Avant : le train, en revanche, est un mot bien de chez nous, dérivé au XIIe siècle du verbe traîner.

À l’origine, il désignait à peu près la même chose qu’une caravane : une file de bêtes de somme, même si ces dernières étaient rarement des chameaux.

Par extension, le terme s’appliqua ensuite à l’ensemble des domestiques, chevaux, voitures qui accompagnent une personne ; il s’appliqua également à l’allure des bêtes, puis des gens (aller bon train).

Au XVIIe siècle, par un retour au sens étymologique, on parlait surtout de trains de véhicules ou de bateaux, lorsque ceux-ci étaient attelés et traînés.

C’est ainsi qu’on aboutit au train dans le contexte des chemins de fer. (Le nom allemand du train, Zug, dérive pareillement du verbe ziehen – tirer).

========

▶ **Testez votre compréhension**
1. Dans le texte sur l’origine du mot « train », relevez tout ce qui accompagne une personne et que ce mot a fini par désigner par extension.
2. Prolongez le texte sur l’origine du mot « train » en reprenant juste après sa dernière phrase.
La liste qui suit provient d’une autre source.

▶ **Extrait de données**
========

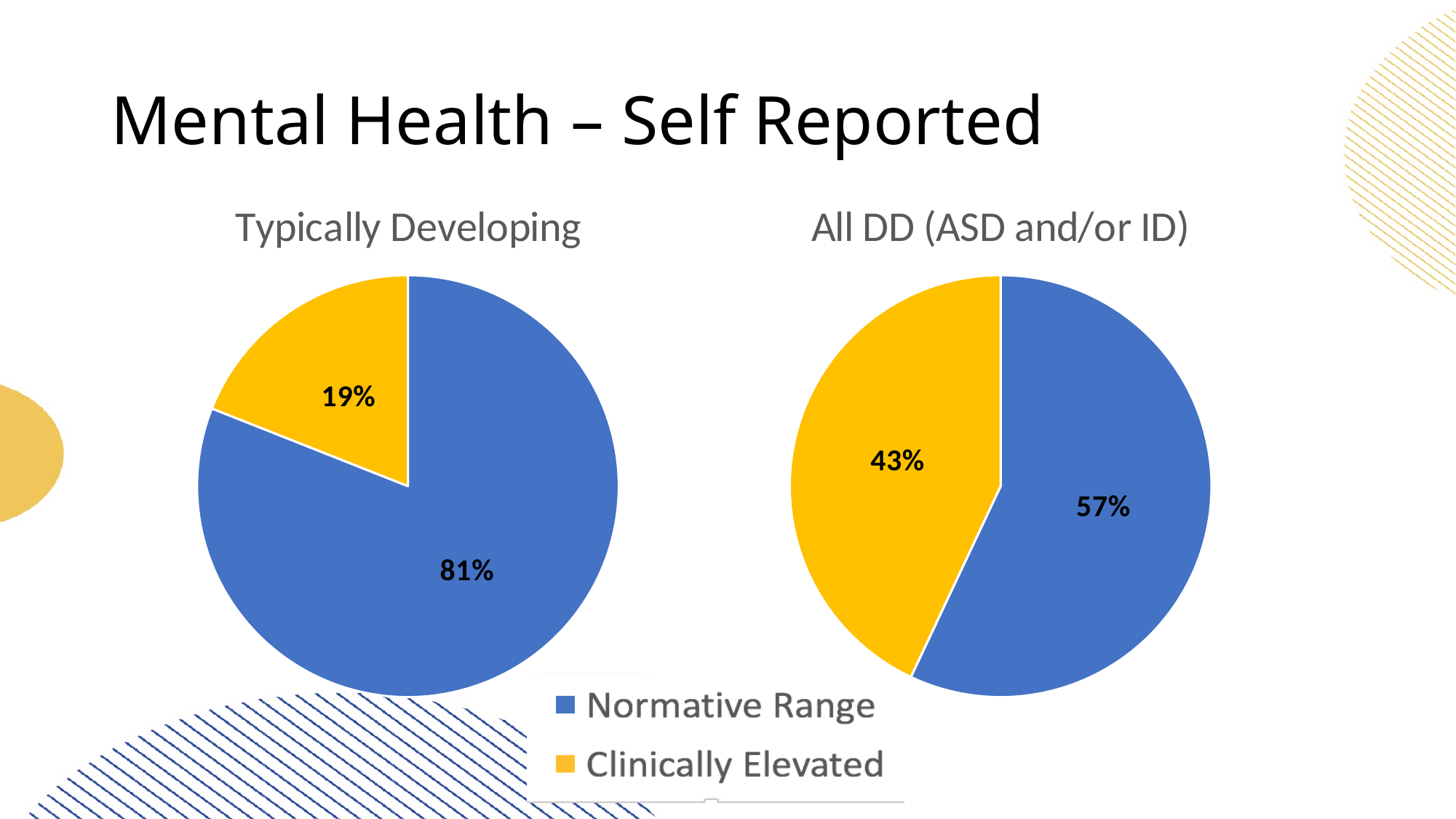
In the All DD (ASD and/or ID) pie chart, what percentage is in the Normative Range? 57% How many entries does the legend list? 2 What is the difference between the Clinically Elevated share in the All DD (ASD and/or ID) chart and the Clinically Elevated share in the Typically Developing chart? 24 percentage points In the All DD (ASD and/or ID) pie chart, what percentage is Clinically Elevated? 43% What is the difference between the Normative Range share and the Clinically Elevated share in the All DD (ASD and/or ID) chart? 14 percentage points In the Typically Developing pie chart, what percentage is Clinically Elevated? 19% In the All DD (ASD and/or ID) pie chart, which slice is larger, Normative Range or Clinically Elevated? Normative Range In the Typically Developing pie chart, which slice is the smallest? Clinically Elevated Which colour represents Clinically Elevated in the legend? Yellow How many slices does the Typically Developing pie chart have? 2 What type of chart is used on this slide? Pie chart In the Typically Developing pie chart, what percentage is in the Normative Range? 81%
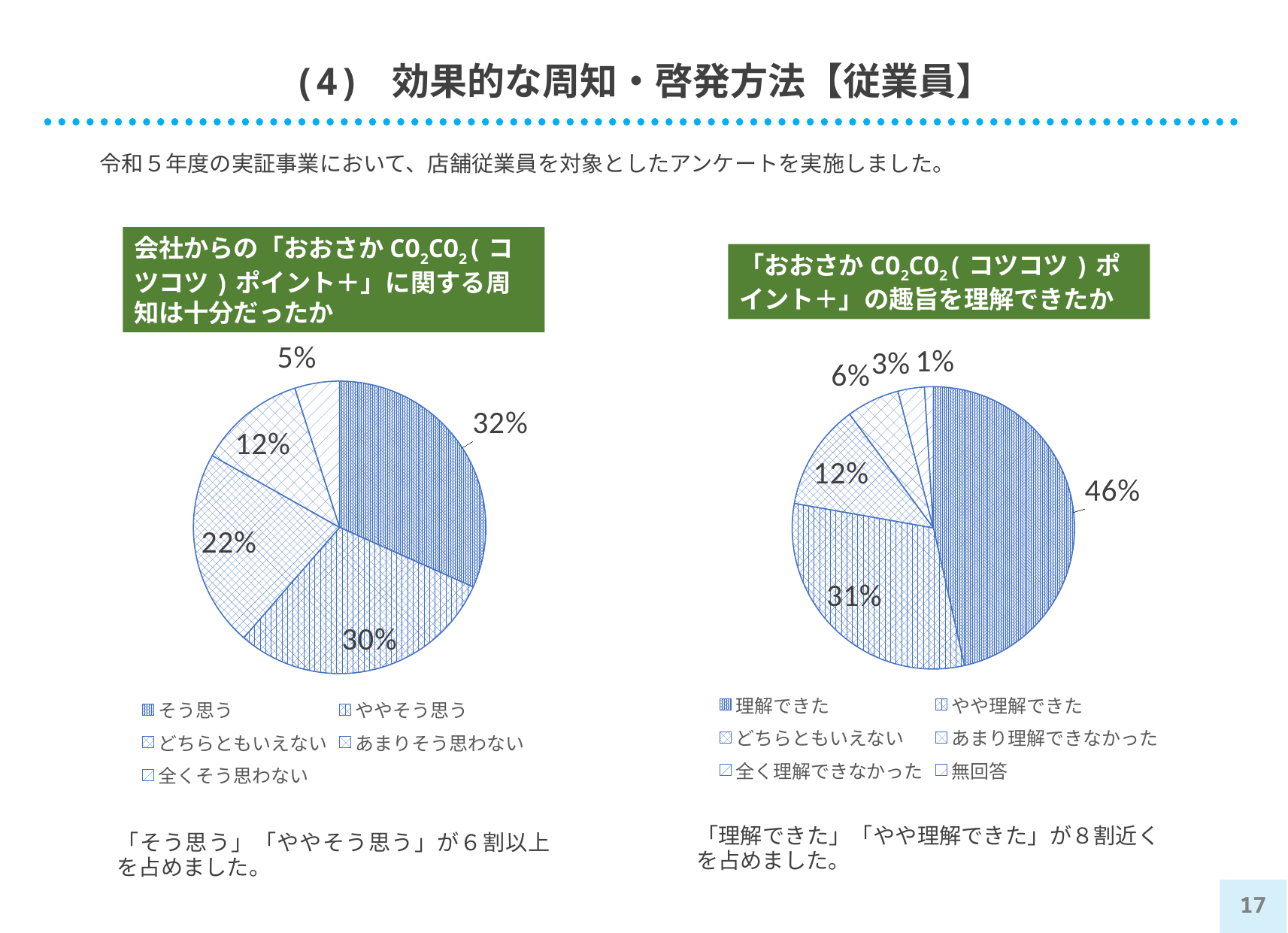
In the right pie chart (「おおさかCO2CO2(コツコツ)ポイント＋」の趣旨を理解できたか), what share is labelled for 理解できた? 46% In the right pie chart, which category has the largest share? 理解できた In the left pie chart (会社からの「おおさかCO2CO2(コツコツ)ポイント＋」に関する周知は十分だったか), what share is labelled for そう思う? 32% In the right pie chart, what is the combined share of 理解できた and やや理解できた? 77% In the right pie chart, which is larger: the share for どちらともいえない or the share for あまり理解できなかった? どちらともいえない In the right pie chart, what share is labelled for 無回答? 1% In the left pie chart, what is the difference between the shares for そう思う and ややそう思う? 2% In the left pie chart, which category has the smallest share? 全くそう思わない In the left pie chart, what share is labelled for 全くそう思わない? 5% In the left pie chart, how many categories does the legend list? 5 What type of chart is used on the right side of the slide? Pie chart In the left pie chart, which category has the largest share? そう思う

========

▶ **Réponses successives**
1. Les domestiques, les chevaux et les voitures.

2.
Maintenant : le train est un matériel roulant ferroviaire assurant le transport de personnes ou de marchandises sur une ligne de chemin de fer.

Par extension, on appelle train le service que constitue chacun de ces transports.

TRAVAIL

Avant : on disait que le travail est une forme de torture.

(Ce n’est pas moi qui le dis, bien que je le pense assez souvent pour certains travaux.

Pourtant, je reconnais que, parfois, le travail est un réel plaisir quand il permet d’accomplir quelque chose de précieux et d’utile pour moi et pour d’autres.)

La torture, c’est en tout cas ce que nous enseigne l’étymologie, puisque le verbe travailler (XIe siècle) vient du bas latin tripaliare, littéralement : torturer avec le tripalium.

Ce dernier était un dispositif formé de trois pieux, servant à attacher soit la bête que l’on voulait ferrer, soit le prisonnier auquel on voulait arracher des aveux.

Maintenant : le travail, c’est la santé !

C’est ainsi, en tout cas, que l’a exprimé le célèbre chansonnier comique et réaliste Henri Salvador :


Le travail, c’est la santé.
Rien faire, c’est la conserver.

Il y a des gens en pagaille
Qui courent sans cesse après le travail.

Moi, le travail me court après.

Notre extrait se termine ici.